We can see that this list is dominated by members and close relatives of the Bacteroides genus, which is encouraging. In addition, a few other things are included, but we need to remember that in a regression model things that anti-correlate could also count as important features.

Does this model actually have predictive stretgh?

So far we created a model with all of our data and estimated how good it fits the data. Now let's we will train a regression model on a subset of the samples and test it on a test subset.

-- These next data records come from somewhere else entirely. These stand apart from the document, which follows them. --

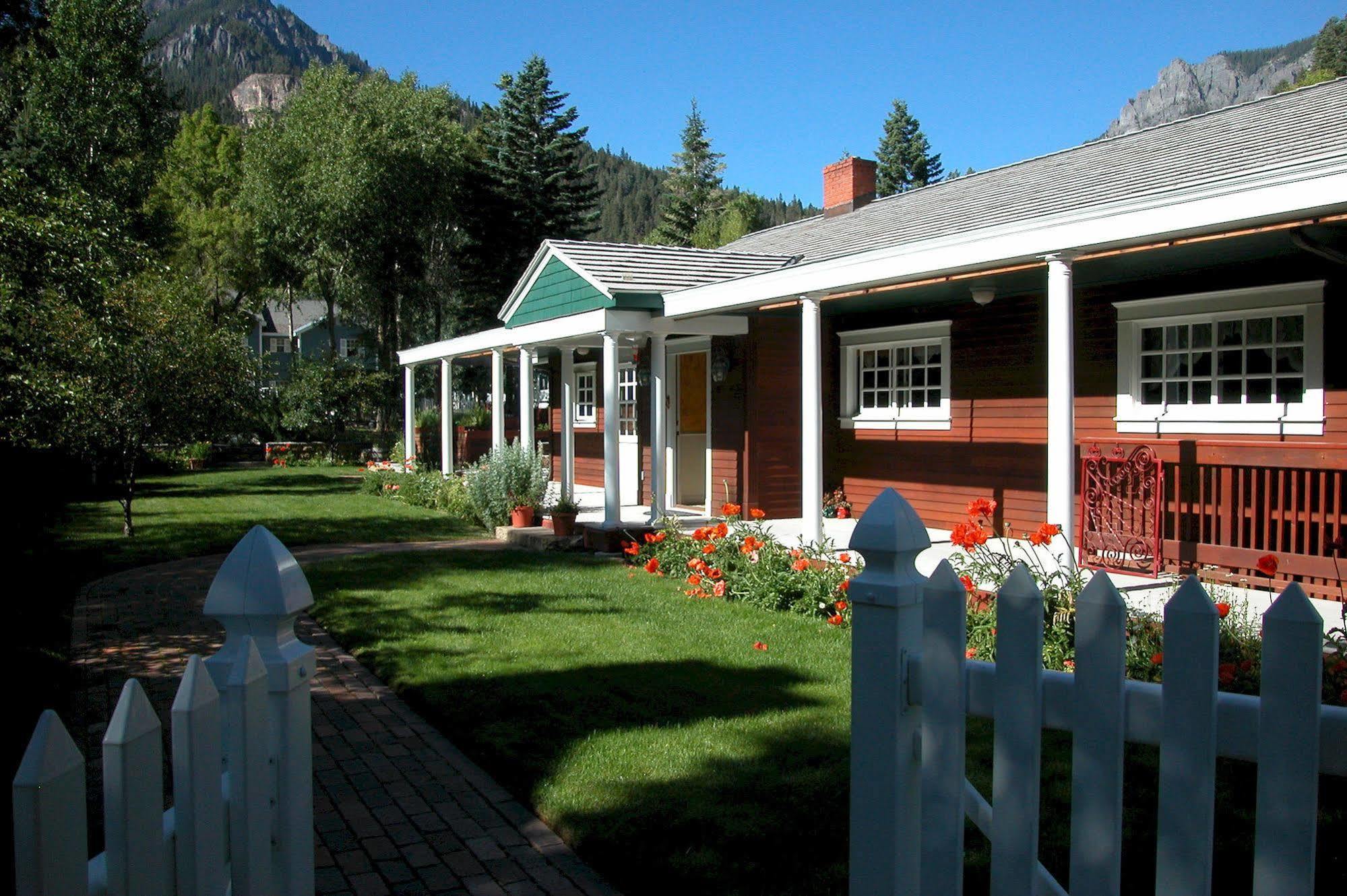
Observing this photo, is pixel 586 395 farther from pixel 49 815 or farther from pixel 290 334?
pixel 290 334

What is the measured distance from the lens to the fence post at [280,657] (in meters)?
1.83

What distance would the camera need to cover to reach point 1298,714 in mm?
1497

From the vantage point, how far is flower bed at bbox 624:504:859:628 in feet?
23.6

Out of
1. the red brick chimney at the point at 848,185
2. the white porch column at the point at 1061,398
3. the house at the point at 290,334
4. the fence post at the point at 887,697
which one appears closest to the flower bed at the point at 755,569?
the white porch column at the point at 1061,398

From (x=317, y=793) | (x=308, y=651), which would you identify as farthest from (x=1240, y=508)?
(x=308, y=651)

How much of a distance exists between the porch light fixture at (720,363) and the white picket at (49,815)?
36.4 ft

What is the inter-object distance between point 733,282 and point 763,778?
22.0 ft

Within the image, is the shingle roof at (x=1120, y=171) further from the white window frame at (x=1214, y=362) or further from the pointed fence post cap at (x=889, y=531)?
the pointed fence post cap at (x=889, y=531)

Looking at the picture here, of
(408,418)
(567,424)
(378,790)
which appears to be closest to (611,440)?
(567,424)

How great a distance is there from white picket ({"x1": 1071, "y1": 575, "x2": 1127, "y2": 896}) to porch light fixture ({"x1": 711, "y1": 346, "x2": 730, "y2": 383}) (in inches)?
421

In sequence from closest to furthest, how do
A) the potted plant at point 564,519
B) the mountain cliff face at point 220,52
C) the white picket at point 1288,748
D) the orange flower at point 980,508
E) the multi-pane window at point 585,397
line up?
the white picket at point 1288,748 → the orange flower at point 980,508 → the potted plant at point 564,519 → the multi-pane window at point 585,397 → the mountain cliff face at point 220,52

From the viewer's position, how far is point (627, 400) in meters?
15.7

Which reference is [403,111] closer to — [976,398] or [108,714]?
[976,398]

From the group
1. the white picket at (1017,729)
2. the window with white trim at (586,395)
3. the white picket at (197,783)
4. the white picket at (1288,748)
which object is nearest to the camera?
the white picket at (1288,748)
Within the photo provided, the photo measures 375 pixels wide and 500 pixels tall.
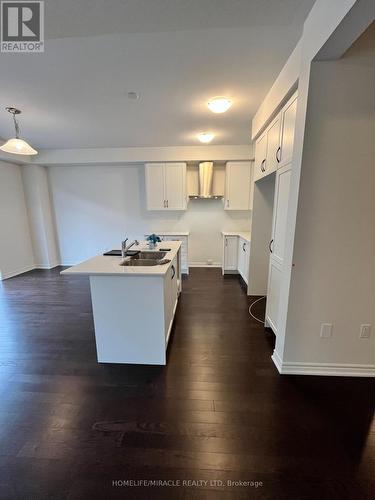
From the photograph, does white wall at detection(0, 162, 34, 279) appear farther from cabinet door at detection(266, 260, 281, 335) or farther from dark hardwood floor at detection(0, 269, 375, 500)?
cabinet door at detection(266, 260, 281, 335)

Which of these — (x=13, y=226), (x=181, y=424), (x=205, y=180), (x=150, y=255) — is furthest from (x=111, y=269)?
(x=13, y=226)

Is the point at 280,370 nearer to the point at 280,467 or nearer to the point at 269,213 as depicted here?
the point at 280,467

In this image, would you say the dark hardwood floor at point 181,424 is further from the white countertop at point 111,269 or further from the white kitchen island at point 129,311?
the white countertop at point 111,269

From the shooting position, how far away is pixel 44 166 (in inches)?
190

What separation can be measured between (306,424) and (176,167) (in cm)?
437

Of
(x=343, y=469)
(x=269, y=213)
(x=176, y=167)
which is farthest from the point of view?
(x=176, y=167)

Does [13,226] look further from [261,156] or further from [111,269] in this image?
[261,156]

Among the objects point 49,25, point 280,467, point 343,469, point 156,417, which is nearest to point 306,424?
point 343,469

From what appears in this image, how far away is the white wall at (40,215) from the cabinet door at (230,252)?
433cm

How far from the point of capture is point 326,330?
5.68ft

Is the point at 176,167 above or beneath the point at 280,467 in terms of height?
above

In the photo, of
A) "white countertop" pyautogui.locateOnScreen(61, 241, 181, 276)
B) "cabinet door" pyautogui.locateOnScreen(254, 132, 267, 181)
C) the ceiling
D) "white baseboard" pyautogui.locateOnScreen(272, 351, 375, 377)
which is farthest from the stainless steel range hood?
"white baseboard" pyautogui.locateOnScreen(272, 351, 375, 377)

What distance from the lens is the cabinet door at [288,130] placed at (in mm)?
1733

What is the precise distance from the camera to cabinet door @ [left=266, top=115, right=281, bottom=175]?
2.13 meters
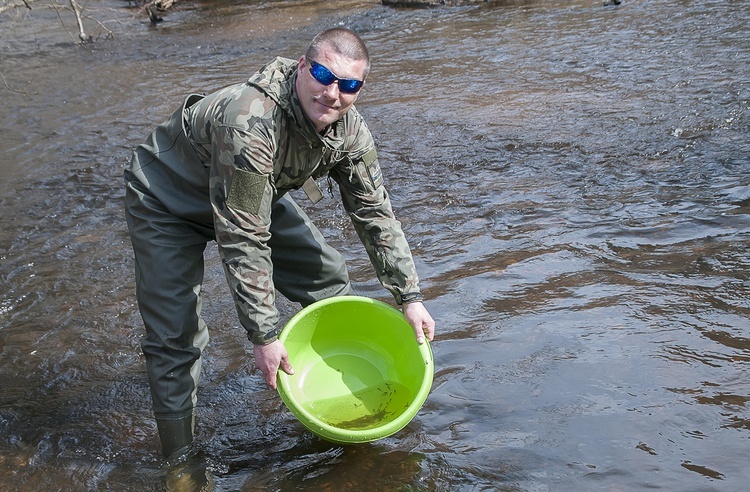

We first create the subsets of the samples:


In [39]:
from sklearn.model_selection import train_test_split
X_train, X_test, y_train, y_test = train_test_split(data, \
                                                    target, \
                                                    train_size=0.8, \
                                                    random_state=42)

RF = ensemble.RandomForestRegressor(n_trees, oob_score=True, random_state=1)
RF.fit(X_train, y_train)
from sklearn.metrics import r2_score
from scipy.stats import spearmanr, pearsonr
predicted_train = RF.predict(X_train)
predicted_test = RF.predict(X_test)
test_score = r2_score(y_test, predicted_test)
spearman = spearmanr(y_test, predicted_test)
pearson = pearsonr(y_test, predicted_test)
print(f'Out-of-bag R-2 score estimate: {RF.oob_score_:>5.3}')
print(f'Test data R-2 score: {test_score:>5.3}')
print(f'Test data Spearman correlation: {spearman[0]:.3}')
print(f'Test data Pearson correlation: {pearson[0]:.3}')


Out-of-bag R-2 score estimate: -0.124
Test data R-2 score: 0.314
Test data Spearman correlation: 0.697
Test data Pearson correlation: 0.572
/Users/alonshaiber/virtual-envs/anvio-master/lib/python3.7/site-packages/sklearn/model_selection/_split.py:2026: FutureWarning: From version 0.21, test_size will always complement train_size unless both are specified.
  FutureWarning)

Ok, so we can see that this model doesn't really have predictive stregth, and yet it did a pretty good job finding the important taxons.